Oil rose nearly 2 percent on Tuesday after Goldman Sachs raised its price forecasts for Brent crude, saying demand from economic growth will eat into stockpiles and OPEC spare capacity.

Goldman raised its Brent price forecast to $115, $120 and $130 a barrel on a three-, six-, and 12-month horizon and boosted its year-end target for Brent to $120 per barrel from $105 and its 2012 forecast to $140 from $120.

A weaker dollar also lifted oil prices, which had declined 2 percent the previous session.

The euro edged up from a two-year low against the dollar on German data that was better than expected, though nagging fears about Europe's debt crisis were expected to keep euro gains in check.

The dollar index <.DXY>, measuring the greenback against a basket of currencies, weakened.

Brent crude for July delivery rose $2.15 to $112.25 a barrel by 11:58 a.m. EDT (1558 GMT), rallying from its early low of $109.5023.

The U.S. July crude rose $1.77 to $99.47 a barrel, having pushed as high as $100.09 and moved back above its 100-day moving average.

U.S. front-month June gasoline and heating oil futures continued to lead the complex in percentage gains early on Tuesday.
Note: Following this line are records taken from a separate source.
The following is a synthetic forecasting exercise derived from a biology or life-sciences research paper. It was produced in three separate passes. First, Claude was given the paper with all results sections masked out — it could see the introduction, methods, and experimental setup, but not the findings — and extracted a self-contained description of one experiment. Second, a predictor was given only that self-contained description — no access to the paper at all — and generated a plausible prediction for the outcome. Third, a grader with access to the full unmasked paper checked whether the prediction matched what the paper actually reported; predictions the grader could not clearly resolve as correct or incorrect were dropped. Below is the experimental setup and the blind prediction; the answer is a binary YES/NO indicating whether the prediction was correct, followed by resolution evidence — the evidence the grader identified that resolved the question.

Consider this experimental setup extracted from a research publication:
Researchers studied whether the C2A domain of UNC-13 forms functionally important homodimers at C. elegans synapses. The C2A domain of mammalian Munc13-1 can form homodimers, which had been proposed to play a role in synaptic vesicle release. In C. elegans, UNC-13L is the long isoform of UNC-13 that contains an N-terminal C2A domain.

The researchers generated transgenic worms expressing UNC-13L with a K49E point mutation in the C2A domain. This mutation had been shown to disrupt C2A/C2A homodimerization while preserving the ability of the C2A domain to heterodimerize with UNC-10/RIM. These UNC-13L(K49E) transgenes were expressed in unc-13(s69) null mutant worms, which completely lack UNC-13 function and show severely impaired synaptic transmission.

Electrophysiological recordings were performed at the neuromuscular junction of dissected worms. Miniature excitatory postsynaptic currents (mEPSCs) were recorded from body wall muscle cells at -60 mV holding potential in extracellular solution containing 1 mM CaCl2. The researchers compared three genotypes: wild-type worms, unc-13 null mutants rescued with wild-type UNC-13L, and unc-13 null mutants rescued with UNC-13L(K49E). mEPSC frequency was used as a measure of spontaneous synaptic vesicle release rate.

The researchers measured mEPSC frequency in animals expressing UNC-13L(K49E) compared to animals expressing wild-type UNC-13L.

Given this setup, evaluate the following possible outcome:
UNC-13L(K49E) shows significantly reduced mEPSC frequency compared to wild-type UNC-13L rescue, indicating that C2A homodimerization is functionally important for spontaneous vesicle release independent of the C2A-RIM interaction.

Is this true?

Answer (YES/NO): NO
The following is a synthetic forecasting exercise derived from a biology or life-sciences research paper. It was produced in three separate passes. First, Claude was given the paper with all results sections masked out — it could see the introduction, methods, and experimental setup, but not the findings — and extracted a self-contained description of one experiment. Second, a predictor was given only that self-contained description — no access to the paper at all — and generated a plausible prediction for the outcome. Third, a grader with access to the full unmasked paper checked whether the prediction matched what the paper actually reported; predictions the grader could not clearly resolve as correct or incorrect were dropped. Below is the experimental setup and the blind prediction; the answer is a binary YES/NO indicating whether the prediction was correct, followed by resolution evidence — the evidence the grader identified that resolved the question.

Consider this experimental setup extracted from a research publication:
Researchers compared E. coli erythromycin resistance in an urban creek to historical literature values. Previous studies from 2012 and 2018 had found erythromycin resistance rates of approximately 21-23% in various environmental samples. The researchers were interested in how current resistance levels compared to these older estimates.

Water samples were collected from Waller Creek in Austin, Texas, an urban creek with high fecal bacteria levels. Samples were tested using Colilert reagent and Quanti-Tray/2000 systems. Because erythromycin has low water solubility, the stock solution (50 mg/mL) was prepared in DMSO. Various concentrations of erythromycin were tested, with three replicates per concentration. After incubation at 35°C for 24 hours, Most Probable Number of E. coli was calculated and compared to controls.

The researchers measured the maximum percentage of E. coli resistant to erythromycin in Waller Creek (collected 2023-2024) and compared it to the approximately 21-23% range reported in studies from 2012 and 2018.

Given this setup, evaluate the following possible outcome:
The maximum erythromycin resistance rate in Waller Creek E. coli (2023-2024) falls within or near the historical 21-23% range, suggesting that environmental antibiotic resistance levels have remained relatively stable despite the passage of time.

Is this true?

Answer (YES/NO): NO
The previous session, gasoline had settled higher, bucking oil's downward trend.

Fuel futures pared gains after trade sources said Irving Oil restarted the larger of the two gasoline-making units at its Canadian refinery. News on Monday that the unit shut supported gasoline futures.

Data showing U.S. home sales rose in April was supportive to the market, in addition to the buying encouragement prompted by the Goldman Sachs forecast for higher Brent crude prices, said Joe Posillico, broker at MF Global in New York.
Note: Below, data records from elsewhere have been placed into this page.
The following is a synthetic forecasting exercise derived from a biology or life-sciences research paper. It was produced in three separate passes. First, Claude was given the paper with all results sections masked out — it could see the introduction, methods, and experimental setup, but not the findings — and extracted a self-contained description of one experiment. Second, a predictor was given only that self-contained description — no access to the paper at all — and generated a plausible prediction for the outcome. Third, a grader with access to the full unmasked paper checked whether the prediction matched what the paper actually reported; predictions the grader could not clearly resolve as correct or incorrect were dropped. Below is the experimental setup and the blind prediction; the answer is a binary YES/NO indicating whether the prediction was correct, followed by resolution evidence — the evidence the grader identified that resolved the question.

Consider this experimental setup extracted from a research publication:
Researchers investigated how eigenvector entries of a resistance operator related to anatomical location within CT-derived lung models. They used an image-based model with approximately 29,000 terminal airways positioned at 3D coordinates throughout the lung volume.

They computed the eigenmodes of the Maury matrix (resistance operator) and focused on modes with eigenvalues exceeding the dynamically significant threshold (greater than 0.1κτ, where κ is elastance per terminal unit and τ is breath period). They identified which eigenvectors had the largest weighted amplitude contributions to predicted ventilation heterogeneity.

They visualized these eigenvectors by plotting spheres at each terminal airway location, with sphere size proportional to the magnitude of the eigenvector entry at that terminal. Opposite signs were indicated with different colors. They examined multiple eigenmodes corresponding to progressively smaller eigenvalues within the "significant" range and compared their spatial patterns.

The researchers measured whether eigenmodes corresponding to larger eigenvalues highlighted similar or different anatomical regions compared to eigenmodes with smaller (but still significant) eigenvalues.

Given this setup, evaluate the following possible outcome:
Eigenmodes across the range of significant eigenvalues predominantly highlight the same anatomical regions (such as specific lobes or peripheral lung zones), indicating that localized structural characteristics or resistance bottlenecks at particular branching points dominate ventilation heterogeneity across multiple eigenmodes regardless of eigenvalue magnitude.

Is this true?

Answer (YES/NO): NO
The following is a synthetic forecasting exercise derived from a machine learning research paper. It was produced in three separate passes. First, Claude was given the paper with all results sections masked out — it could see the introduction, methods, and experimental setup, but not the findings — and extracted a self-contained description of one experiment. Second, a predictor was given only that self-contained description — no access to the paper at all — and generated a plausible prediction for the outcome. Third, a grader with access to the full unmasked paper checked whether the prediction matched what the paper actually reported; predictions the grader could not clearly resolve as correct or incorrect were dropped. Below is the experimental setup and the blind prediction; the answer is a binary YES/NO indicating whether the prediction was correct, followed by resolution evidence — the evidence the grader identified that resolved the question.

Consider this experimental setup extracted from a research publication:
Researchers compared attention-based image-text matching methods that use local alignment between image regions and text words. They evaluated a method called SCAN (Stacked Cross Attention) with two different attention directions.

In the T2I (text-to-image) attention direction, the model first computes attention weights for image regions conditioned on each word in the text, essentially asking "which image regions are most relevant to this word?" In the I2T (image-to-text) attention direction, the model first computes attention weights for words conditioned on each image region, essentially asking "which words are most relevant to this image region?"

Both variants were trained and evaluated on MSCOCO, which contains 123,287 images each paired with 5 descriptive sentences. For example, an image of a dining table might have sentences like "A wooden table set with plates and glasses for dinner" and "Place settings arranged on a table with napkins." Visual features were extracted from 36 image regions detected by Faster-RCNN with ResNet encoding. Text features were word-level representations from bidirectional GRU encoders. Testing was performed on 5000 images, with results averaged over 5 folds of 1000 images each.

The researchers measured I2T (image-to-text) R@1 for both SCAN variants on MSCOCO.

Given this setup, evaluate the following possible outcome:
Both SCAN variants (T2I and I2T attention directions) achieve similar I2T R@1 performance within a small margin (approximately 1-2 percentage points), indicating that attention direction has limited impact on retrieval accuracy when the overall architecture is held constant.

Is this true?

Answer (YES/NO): YES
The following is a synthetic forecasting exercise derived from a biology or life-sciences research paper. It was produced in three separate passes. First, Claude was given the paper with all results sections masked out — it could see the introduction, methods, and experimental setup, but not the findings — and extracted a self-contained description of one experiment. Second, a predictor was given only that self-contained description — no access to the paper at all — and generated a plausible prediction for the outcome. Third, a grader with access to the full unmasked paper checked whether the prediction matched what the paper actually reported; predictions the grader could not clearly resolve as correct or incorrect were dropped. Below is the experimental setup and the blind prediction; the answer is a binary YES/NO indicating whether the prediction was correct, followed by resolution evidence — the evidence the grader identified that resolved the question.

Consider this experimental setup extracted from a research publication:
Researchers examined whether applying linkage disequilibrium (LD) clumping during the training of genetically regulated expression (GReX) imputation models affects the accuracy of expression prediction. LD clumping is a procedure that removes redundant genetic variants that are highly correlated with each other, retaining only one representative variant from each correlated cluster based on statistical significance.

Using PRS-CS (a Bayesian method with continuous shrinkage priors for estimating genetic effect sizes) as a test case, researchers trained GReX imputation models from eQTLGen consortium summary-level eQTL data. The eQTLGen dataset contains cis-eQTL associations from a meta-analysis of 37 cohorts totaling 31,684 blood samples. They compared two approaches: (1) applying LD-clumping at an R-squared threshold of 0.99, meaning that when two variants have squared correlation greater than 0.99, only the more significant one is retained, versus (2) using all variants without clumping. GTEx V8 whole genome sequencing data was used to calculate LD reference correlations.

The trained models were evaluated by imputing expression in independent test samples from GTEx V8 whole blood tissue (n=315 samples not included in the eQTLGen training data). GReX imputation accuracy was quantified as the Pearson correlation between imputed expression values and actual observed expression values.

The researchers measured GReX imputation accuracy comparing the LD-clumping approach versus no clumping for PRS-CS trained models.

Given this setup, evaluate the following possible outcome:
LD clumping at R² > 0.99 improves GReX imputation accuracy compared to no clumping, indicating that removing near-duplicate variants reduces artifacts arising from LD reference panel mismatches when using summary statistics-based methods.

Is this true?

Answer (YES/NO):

New U.S. single-family home sales rose for a second straight month in April and supply was the lowest in a year, but an overhang of previously owned homes was expected to stifle any housing market recovery.

Oil prices showed little immediate reaction to news the United States announced new sanctions on OPEC-member Venezuela's state oil company PDVSA and six other smaller oil and shipping companies for engaging in trade with Iran in violation of a U.S. ban.